ISOFORMS: Genes with Clear Functional Differences Between Isoforms
Overview
This project explores genes where alternative splicing produces isoforms with demonstrably different biological functions. These cases are particularly important for GO annotation because:
- Standard annotation often conflates isoform functions - a single gene gets annotated with functions that may only apply to specific isoforms
- Isoform-specific annotations are rare in GO - most annotations are made at the gene level
- Understanding isoform biology is critical for precision medicine and accurate functional characterization
Selection Criteria
Genes selected for this project should have:
- Well-characterized alternative splicing events
- Clear functional differences between isoforms (not just expression pattern differences)
- Preferably opposing or divergent functions (e.g., pro-apoptotic vs anti-apoptotic)
- Strong experimental evidence for isoform-specific activities
Priority Genes
Tier 1: Classic Paradigms (Start Here)
- [ ] AGRN (human) - Agrin: neuronal Z+ isoforms cluster AChRs at NMJ; muscle Z- isoforms do not
- [ ] BCL2L1 (human) - Bcl-x: Bcl-xL is anti-apoptotic; Bcl-xS is pro-apoptotic (antagonistic!)
- [ ] VEGFA (human) - VEGF: isoforms differ in heparin binding, diffusibility, and vascular patterning
- [ ] FAS (human) - CD95: membrane isoform triggers apoptosis; soluble isoform inhibits it
- [ ] CASP9 (human) - Caspase-9: constitutive form induces apoptosis; short isoform inhibits it
Tier 2: Developmental/Tissue-Specific
- [ ] FN1 (human) - Fibronectin: EDA/EDB isoforms are embryonic/wound-healing specific
- [ ] TPM1 (human) - Tropomyosin: striated muscle vs smooth muscle vs non-muscle isoforms
- [ ] TPM3 (human) - Tropomyosin 3: slow muscle fiber specific isoform
- [ ] DSCAM (human) - Note: human DSCAM lacks the extreme diversity of Drosophila Dscam1
Tier 3: Additional Cases to Explore
- [ ] FGFR2 (human) - FGF receptor 2: IIIb vs IIIc isoforms have different ligand specificities
- [ ] PKM (human) - Pyruvate kinase: PKM1 (adult muscle) vs PKM2 (embryonic, cancer)

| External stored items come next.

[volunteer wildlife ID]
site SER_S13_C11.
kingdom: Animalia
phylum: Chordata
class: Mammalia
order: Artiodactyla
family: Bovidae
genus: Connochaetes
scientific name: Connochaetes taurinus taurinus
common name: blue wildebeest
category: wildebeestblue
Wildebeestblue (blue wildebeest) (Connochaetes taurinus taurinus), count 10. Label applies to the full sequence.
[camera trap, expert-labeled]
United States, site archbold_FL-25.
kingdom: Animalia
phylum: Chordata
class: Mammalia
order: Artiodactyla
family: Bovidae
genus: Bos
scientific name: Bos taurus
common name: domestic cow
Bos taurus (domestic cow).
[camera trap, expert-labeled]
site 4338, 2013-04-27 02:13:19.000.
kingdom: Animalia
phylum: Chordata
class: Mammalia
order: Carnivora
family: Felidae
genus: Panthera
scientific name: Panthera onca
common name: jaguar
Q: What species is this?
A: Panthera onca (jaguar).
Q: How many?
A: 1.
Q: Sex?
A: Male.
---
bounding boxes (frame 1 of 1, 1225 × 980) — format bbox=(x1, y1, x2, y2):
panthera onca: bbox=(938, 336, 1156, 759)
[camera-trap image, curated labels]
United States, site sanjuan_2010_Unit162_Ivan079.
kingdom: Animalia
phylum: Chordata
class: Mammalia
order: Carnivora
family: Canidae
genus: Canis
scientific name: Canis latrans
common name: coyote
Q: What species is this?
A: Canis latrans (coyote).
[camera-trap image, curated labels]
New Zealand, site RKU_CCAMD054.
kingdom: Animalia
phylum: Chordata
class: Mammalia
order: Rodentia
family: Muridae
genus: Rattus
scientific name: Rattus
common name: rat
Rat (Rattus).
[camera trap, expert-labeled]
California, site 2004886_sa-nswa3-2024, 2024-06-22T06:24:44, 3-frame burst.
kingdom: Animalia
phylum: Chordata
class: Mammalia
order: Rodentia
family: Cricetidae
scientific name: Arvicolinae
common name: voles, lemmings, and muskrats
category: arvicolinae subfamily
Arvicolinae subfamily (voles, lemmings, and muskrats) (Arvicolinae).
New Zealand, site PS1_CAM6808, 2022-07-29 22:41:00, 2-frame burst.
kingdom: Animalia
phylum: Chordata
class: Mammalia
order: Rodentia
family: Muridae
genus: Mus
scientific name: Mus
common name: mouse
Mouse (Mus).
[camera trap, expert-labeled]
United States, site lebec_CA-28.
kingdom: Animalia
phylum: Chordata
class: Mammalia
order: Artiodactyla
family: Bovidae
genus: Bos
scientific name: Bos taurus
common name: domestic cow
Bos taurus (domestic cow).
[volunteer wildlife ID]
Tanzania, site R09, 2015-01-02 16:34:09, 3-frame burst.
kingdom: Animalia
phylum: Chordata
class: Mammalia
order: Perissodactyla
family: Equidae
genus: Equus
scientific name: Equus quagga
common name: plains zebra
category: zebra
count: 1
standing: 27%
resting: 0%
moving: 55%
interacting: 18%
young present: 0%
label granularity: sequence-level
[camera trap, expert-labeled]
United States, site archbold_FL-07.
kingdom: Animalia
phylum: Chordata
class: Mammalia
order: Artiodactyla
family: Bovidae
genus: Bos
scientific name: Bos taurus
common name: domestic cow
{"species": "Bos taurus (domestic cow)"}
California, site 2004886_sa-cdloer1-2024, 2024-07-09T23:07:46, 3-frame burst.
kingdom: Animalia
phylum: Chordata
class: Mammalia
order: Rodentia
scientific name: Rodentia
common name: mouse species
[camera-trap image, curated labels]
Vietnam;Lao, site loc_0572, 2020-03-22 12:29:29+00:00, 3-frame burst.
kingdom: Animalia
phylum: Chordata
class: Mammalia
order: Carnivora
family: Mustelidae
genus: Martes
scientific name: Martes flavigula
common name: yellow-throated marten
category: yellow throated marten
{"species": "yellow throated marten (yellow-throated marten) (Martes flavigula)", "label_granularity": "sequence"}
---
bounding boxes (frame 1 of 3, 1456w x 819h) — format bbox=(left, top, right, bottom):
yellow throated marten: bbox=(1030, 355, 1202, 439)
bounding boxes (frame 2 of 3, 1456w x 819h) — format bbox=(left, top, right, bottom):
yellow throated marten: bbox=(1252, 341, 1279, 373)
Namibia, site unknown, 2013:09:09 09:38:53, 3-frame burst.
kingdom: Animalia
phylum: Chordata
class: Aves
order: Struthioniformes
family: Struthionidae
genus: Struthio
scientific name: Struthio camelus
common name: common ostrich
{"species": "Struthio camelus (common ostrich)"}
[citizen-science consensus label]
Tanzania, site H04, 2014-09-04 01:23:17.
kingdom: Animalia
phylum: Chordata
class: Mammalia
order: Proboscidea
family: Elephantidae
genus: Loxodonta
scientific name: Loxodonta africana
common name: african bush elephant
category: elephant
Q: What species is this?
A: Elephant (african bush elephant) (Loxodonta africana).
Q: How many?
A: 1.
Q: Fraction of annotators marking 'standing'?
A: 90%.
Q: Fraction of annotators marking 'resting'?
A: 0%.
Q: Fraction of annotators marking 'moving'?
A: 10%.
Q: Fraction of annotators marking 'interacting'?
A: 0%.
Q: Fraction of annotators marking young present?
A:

- [ ] PTBP1/2 (human) - Master splicing regulators that control many isoform switches
- [ ] RON/MST1R (human) - Proto-oncogene with motility-promoting splice variant in cancer
- [ ] STAT3 (human) - STAT3α vs STAT3β have distinct transcriptional activities
Special Cases: Polyproteins (Post-Translational Cleavage)
These are NOT alternative splicing but share the annotation challenge of multiple functional products from one gene:
- [x] POMC (human) - Pro-opiomelanocortin: cleaved into ACTH, alpha-MSH, beta-endorphin with ANTAGONISTIC functions (anorexigenic vs orexigenic)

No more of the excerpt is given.